> _Extract to read_:
Content starts

1. Health
You can opt-out at any time. Please refer to our privacy policy for contact information.

Discuss in my forum

What Does it Mean When My Test Results Are Inconsistent?

By

Updated May 22, 2014

Written or reviewed by a board-certified physician. See About.com's Medical Review Board.

Hand holding cup with urine sample
Arthur Tilley/Stockbyte/Getty Images
Question: What Does it Mean When My Test Results Are Inconsistent?
The other day I got a phone call from a very confused woman. She told me that she didn't know whether or not she had chlamydia because her urine test was positive, but her genital culture was negative. She, and her doctors, had decided to take a course of antibiotics as though she was infected, but she didn't understand how the two tests could disagree. This is what I explained to her.
Answer: No diagnostic test is perfect. Although most modern STD tests are very good, no test is going to be 100% accurate 100% of the time. The measure of how good a test is has to do with its sensitivity and specificity which, respectively, measure how good a test is at finding people who have the disease and who don't have the disease.

The importance of sensitivity is obvious to most people, but why should it matter how good a test is at detecting people who don't have the disease? The answer is this: Without being able to accurately detect someone's negative state, the test results would be overwhelmed with false positives.

A false positive result is when a test says that a person has a disease when they do not. Conversely, a false negative result is when a test incorrectly says a person does not have a disease. Depending on the severity of the disease, and doctors' ability to treat it, one or the other type of false result may have more severe consequences. For example, in a non-contagious disease where treatment delay doesn't have any long-term consequences but the treatment itself is grueling, false positives are far worse than false negatives. On the other hand, if early treatment is important for good outcomes, false negatives will cause more significant problems.

How often a test gives a false positive or false negative result depends not only on the sensitivity and specificity of the test but how common the disease is. I could show you the math to prove it (and do in this piece over here), but since I figure that the vast majority of my readers would skip right over it I'll ask you to take me at my word. It is important to understand this, however, since it's why testing companies and physicians can't just give you a simple answer as to how likely an incorrect result is. It depends not only on the test but on the population it is used in.

Content ends

> _To do_:
[1] Reproduce the passage of the article on inconsistent test results word for word, starting at "How often a" and ending at "is used in.".
[2] For the article on inconsistent test results, state whether each statement agrees with it, answering yes or no and quoting the words that decide it: (a) The woman's urine test was negative, but her genital culture was positive. (b) Specificity measures how good a test is at finding people who don't have the disease. (c) How often a test gives a false result depends only on its sensitivity and specificity.

> _Dataset excerpts_:
Content starts

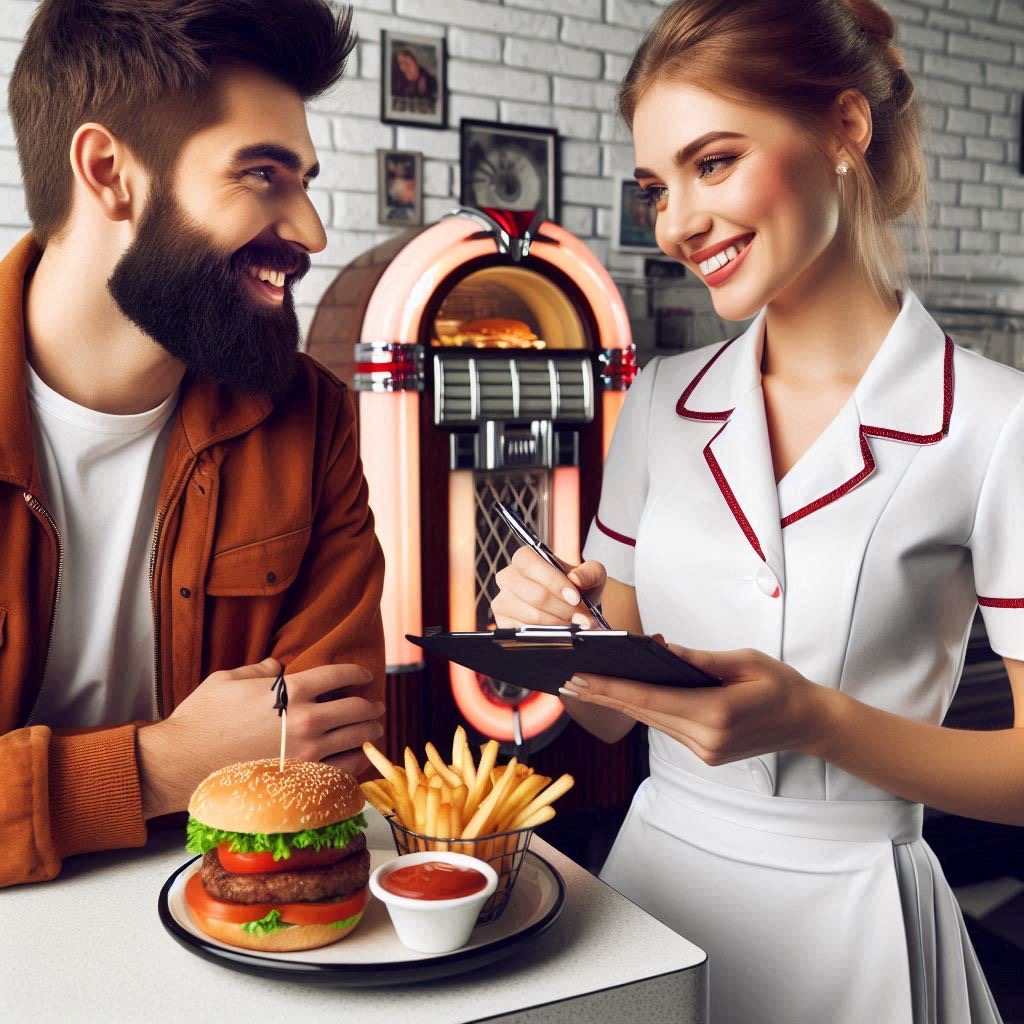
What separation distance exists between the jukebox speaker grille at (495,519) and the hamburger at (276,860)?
188 centimetres

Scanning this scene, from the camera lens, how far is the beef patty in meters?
0.93

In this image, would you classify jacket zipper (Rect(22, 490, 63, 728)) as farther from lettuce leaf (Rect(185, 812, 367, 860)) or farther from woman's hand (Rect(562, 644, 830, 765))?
woman's hand (Rect(562, 644, 830, 765))

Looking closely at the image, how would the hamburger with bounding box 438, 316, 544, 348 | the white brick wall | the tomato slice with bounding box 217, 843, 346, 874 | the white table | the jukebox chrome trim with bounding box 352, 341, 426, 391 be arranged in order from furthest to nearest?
1. the white brick wall
2. the hamburger with bounding box 438, 316, 544, 348
3. the jukebox chrome trim with bounding box 352, 341, 426, 391
4. the tomato slice with bounding box 217, 843, 346, 874
5. the white table

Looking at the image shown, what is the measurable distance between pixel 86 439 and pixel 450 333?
1.48 m

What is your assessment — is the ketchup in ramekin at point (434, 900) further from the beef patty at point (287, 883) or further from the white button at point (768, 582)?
the white button at point (768, 582)

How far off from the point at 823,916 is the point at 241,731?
74 centimetres

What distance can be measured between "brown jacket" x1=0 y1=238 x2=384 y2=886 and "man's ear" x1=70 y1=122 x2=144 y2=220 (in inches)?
5.6

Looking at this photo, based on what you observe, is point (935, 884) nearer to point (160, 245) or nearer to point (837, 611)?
point (837, 611)

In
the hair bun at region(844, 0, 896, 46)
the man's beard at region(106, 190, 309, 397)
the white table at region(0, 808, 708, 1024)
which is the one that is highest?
the hair bun at region(844, 0, 896, 46)

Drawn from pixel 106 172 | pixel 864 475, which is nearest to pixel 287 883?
pixel 864 475

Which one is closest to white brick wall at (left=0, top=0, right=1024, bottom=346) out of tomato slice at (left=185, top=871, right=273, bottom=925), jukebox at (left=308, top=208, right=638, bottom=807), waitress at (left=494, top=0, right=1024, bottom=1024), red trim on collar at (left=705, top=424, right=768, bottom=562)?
jukebox at (left=308, top=208, right=638, bottom=807)

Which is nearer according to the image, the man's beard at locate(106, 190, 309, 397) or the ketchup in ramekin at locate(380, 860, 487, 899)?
the ketchup in ramekin at locate(380, 860, 487, 899)

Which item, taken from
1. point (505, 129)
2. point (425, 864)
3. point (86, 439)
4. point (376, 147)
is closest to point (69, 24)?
point (86, 439)

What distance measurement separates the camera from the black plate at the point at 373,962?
0.86m
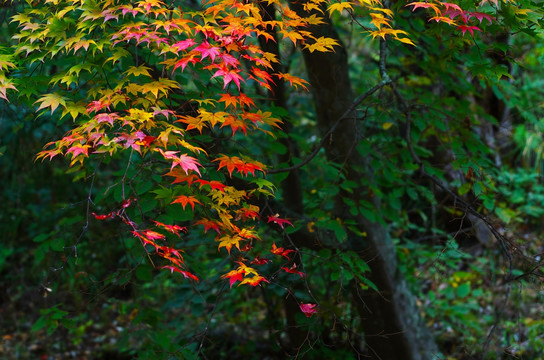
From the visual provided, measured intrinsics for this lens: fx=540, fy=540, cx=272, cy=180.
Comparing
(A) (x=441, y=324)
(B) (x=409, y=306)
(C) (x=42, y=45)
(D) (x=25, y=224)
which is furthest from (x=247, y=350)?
(D) (x=25, y=224)

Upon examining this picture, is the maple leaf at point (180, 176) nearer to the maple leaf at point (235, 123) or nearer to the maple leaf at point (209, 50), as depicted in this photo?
the maple leaf at point (235, 123)

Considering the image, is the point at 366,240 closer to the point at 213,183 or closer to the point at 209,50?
the point at 213,183

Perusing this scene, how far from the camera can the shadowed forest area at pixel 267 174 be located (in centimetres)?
208

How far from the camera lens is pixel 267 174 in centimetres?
292

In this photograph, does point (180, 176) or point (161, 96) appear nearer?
point (180, 176)

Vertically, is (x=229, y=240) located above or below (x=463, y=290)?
above

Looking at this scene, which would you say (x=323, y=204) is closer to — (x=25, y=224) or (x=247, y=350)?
(x=247, y=350)

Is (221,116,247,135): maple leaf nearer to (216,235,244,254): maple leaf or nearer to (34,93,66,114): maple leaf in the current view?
(216,235,244,254): maple leaf

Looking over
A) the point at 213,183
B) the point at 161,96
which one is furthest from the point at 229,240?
the point at 161,96

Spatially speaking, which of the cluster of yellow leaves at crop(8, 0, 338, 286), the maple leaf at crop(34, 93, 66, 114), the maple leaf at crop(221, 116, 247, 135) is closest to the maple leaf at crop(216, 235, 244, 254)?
the cluster of yellow leaves at crop(8, 0, 338, 286)

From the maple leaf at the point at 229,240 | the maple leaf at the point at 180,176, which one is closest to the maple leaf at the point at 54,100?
the maple leaf at the point at 180,176

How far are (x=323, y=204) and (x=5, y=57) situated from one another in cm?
184

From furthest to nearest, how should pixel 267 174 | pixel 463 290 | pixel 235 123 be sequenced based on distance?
pixel 463 290
pixel 267 174
pixel 235 123

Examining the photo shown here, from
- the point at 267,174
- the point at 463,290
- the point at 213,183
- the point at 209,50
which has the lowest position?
the point at 463,290
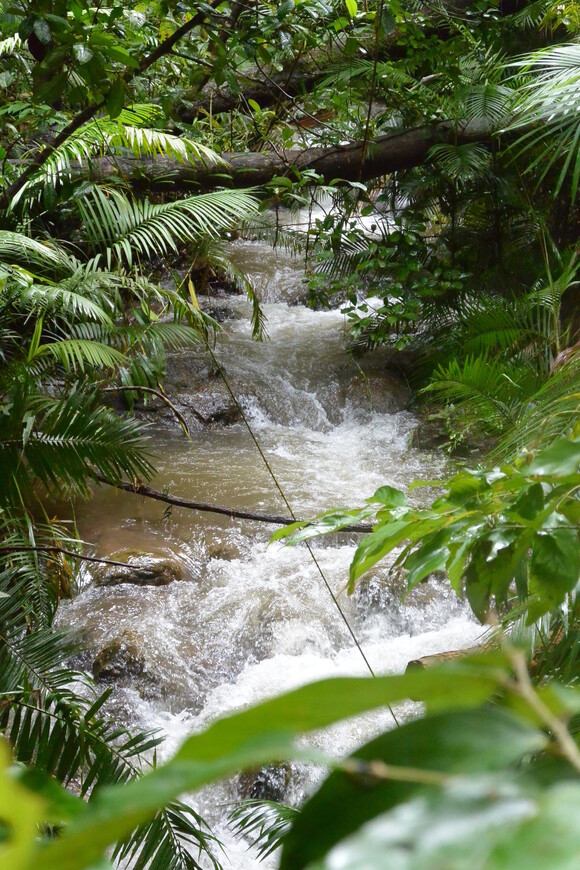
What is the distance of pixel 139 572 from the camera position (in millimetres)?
3725

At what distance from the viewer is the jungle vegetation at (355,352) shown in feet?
0.68

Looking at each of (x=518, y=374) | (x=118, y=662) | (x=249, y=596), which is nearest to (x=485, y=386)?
(x=518, y=374)

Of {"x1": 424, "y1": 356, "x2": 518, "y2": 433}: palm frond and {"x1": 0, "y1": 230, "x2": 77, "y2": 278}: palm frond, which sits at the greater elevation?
{"x1": 0, "y1": 230, "x2": 77, "y2": 278}: palm frond

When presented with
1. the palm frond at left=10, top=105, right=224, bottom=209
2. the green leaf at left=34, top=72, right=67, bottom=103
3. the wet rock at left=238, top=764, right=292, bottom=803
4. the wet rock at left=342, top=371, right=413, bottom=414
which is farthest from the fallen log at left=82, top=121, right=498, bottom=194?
the wet rock at left=238, top=764, right=292, bottom=803

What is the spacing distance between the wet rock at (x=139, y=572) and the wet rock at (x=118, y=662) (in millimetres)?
505

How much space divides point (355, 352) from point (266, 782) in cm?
423

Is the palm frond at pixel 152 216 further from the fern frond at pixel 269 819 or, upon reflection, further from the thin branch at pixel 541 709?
the thin branch at pixel 541 709

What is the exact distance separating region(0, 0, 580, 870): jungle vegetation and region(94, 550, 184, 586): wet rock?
0.38m

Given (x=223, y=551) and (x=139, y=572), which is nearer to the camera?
(x=139, y=572)

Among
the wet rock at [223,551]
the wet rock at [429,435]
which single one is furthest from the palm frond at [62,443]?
the wet rock at [429,435]

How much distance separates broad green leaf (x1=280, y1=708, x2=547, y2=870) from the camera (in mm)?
217

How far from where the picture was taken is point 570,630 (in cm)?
127

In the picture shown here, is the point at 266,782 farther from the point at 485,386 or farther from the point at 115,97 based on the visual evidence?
the point at 115,97

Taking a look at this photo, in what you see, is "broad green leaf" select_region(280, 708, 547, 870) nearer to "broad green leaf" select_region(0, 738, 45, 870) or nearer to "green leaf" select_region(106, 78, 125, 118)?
"broad green leaf" select_region(0, 738, 45, 870)
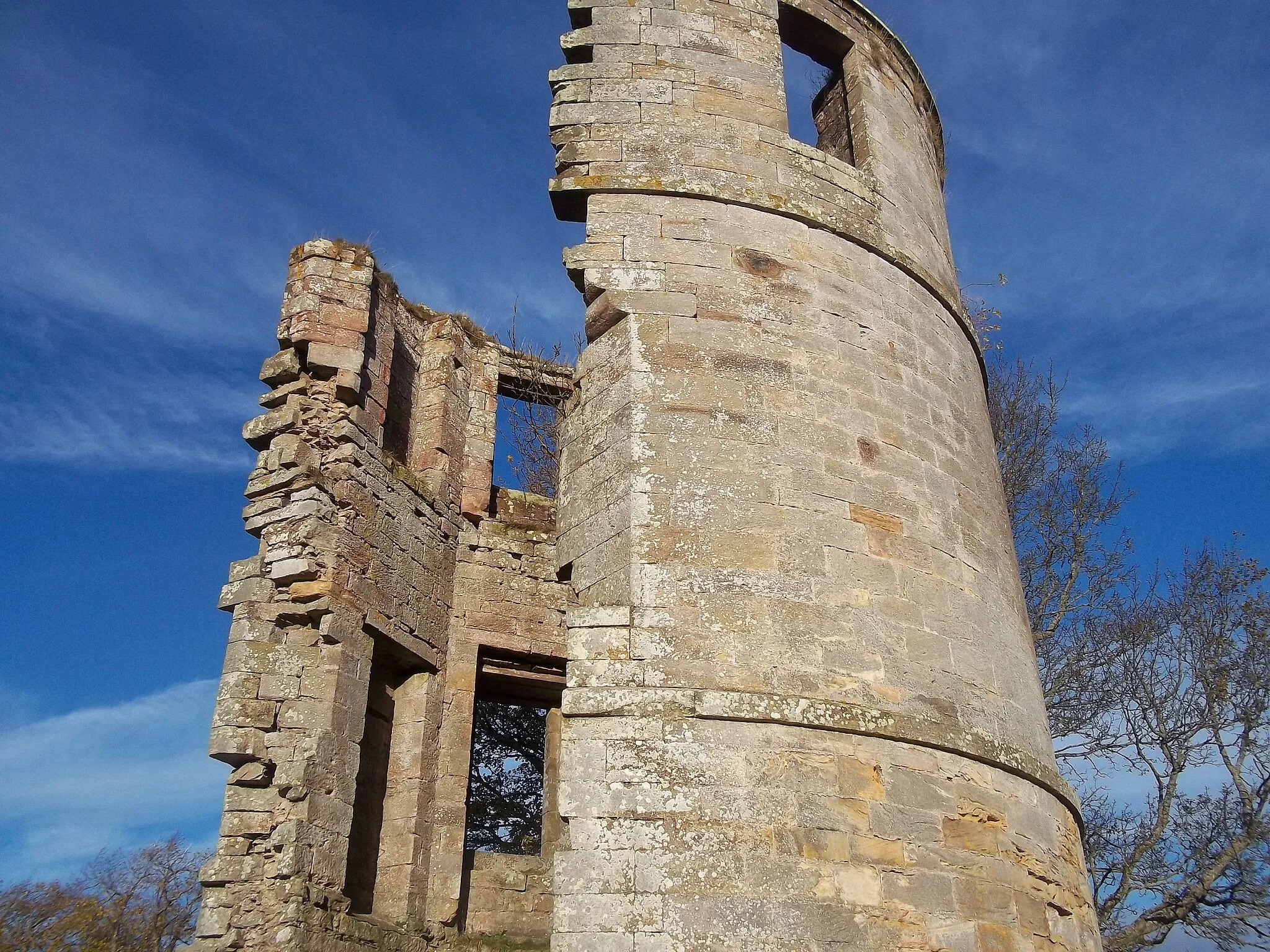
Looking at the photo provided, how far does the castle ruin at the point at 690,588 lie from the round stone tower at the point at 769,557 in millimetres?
16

Content ends

> _List of answers_:
[1]
How often a test gives a false positive or false negative result depends not only on the sensitivity and specificity of the test but how common the disease is. I could show you the math to prove it (and do in this piece over here), but since I figure that the vast majority of my readers would skip right over it I'll ask you to take me at my word. It is important to understand this, however, since it's why testing companies and physicians can't just give you a simple answer as to how likely an incorrect result is. It depends not only on the test but on the population it is used in.

[2]
(a) No: "her urine test was positive, but her genital culture was negative."
(b) Yes: "sensitivity and specificity which, respectively, measure how good a test is at finding people who have the disease and who don't have the disease."
(c) No: "depends not only on the sensitivity and specificity of the test but how common the disease is."